Do you ever feel like you get so involved in a story (either through a book or a movie) that you find it hard to surface into real life again? Normally I can easily close a book and go on with whatever I need to do, or watch a movie, but when it's over it's over. Occasionally, however, I find I feel sort of unsettled by something I've watched (I think I have more of a problem with movies than books--only because they are so much more visual). Everything will seem sort of bland when I have to face real life again.
This weekend I watched Broken English with Parker Posey. I'm not even sure how I came across it, and I was actually expecting a different movie from Netflix, but apparently my queue was in a different order than I thought. I had absolutely no expectations. I watched it three times over the weekend. Parker Posey plays Nora Wilder, a 35-ish single woman living in NYC. She works in a fancy hotel in "guest relations" and has rotten luck with men when everyone around her is married or in a relationship. I know, I know--it sounds pretty cliched, doesn't it? So far my life does not parallel Nora's in the least. She drinks too much and smokes too much. And really she seemed a little too desperate. I guess what I found so compelling was her loneliness.
After a series of disastrous dating experiences, she meets an eccentric Frenchman. At first she is anything but impressed by him and tries hard to shrug him off. When he first meets her he tells her she's lovely, and she gives him this look. He asks her if she doesn't believe him, and she tells him she does, but that his expectations are probably not that high. Her insecurities are almost palpable. At one point she even has an anxiety attack so severe that she has to go home and take a pill to calm down.
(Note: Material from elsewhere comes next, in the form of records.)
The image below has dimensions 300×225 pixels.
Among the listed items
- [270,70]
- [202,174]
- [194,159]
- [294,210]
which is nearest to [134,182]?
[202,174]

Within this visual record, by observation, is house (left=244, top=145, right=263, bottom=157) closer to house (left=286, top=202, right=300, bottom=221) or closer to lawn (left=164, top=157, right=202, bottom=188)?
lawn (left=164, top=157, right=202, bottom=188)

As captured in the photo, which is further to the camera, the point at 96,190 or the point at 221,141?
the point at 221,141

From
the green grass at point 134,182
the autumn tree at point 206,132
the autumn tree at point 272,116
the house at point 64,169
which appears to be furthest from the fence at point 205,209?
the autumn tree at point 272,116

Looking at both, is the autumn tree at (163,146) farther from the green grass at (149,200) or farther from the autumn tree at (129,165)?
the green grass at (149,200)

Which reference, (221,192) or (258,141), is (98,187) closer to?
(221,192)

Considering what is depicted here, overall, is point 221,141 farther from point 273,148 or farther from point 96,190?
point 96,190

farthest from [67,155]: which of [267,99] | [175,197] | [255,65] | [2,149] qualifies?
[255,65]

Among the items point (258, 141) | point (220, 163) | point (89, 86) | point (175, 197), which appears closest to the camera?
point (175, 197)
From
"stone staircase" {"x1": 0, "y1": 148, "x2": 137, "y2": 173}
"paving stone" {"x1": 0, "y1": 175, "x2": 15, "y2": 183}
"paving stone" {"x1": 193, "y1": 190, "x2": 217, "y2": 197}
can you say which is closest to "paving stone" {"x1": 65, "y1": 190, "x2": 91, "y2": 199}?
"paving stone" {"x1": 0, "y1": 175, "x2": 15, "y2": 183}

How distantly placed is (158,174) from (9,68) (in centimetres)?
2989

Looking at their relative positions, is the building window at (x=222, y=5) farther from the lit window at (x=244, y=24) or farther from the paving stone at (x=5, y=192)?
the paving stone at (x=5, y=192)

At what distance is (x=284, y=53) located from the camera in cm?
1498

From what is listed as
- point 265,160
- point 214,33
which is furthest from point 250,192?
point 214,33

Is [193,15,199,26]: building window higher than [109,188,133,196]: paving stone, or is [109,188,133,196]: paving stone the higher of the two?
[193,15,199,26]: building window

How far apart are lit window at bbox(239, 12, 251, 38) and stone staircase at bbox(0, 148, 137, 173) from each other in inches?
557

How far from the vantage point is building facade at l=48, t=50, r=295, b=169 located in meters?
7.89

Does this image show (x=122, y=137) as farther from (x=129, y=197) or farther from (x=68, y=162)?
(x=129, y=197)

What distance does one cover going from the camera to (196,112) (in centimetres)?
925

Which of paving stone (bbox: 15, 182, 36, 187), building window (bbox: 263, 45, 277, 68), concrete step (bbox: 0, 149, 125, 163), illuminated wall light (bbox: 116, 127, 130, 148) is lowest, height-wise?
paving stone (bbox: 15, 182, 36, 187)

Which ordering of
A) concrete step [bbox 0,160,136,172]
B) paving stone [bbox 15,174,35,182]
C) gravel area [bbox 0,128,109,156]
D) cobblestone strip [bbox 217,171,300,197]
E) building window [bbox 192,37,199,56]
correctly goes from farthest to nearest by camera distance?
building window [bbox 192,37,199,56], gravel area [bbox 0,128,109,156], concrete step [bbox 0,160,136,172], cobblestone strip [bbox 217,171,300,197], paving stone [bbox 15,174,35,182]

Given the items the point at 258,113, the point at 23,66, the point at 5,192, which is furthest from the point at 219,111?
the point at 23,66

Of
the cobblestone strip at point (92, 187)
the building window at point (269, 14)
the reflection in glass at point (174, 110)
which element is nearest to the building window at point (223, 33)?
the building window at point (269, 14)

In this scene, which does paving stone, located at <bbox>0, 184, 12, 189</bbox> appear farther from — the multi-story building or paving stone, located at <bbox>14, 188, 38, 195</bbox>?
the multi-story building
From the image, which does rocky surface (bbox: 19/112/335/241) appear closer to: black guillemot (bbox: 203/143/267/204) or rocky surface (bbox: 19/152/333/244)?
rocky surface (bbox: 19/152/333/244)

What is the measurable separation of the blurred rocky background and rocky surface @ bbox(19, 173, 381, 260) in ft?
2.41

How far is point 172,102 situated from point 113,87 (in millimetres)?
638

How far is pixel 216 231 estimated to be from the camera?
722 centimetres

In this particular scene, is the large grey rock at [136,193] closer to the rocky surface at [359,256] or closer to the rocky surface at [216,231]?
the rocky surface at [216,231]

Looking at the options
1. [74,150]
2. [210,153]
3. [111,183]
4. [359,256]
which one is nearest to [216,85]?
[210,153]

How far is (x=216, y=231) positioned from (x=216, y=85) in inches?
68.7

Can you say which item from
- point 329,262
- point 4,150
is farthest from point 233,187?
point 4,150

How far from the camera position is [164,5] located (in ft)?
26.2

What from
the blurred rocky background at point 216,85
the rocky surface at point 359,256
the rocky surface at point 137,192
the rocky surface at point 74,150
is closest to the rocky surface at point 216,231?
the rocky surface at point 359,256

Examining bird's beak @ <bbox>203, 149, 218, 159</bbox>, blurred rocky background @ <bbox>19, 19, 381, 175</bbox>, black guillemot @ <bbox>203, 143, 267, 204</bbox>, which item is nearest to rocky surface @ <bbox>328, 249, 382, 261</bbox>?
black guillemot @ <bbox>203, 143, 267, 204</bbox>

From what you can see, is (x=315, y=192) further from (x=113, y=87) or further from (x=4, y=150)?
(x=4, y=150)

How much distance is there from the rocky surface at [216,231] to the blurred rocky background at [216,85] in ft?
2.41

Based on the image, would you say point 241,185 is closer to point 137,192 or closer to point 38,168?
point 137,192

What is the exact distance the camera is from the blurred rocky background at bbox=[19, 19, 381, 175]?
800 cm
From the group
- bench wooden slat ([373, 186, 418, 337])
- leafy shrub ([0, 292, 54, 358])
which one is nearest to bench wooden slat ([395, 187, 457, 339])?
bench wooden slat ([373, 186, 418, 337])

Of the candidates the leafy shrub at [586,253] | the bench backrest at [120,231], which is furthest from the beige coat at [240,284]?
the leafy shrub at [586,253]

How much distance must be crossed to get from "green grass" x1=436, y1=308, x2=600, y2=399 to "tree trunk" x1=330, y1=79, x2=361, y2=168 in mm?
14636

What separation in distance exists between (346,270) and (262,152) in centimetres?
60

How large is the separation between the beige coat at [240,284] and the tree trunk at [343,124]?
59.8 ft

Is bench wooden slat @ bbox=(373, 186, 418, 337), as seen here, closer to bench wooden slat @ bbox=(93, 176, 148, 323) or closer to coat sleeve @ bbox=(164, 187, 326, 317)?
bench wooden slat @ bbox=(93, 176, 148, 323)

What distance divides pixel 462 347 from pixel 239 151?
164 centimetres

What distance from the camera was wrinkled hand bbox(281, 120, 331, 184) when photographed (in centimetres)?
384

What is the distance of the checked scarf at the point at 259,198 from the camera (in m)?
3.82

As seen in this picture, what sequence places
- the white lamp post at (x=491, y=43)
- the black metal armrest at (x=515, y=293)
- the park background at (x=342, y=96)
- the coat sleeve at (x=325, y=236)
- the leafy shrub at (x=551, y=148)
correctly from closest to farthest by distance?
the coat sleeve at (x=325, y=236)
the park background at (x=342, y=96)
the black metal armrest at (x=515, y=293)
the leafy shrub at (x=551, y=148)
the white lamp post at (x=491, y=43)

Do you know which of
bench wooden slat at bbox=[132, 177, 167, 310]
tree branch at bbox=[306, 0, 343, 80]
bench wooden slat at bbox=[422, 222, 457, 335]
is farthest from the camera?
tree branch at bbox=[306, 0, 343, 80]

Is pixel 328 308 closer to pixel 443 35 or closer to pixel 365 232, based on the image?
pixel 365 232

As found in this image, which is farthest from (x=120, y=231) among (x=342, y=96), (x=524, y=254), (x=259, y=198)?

I'm probably not putting this film in the best light--I'm making Nora sound like a basket case, and I suppose in some ways she was. But she was so human; there were things I could easily relate to in this film.
When she finally does start falling for Julien, he of course must return home to France. He asks her to come with him, but being a reasonably practical person, she turns him down. I think my favorite scene in the movie shows Nora sitting at her desk at work looking completely bored. Her boss comes in to ask about the company picnic, which she is supposed to have been organizing. She hasn't done a thing, however. Her boss looks at her and asks what is going on--she's always so dependable. And she says I just can't do it anymore. And walks out. Now, I like my job, don't get me wrong. But a job is a job is a job. Have you ever gotten to the point where you feel like Nora? I just can't do it anymore...and walk out. The movie must have fed on some of my deep seated fantasies or something.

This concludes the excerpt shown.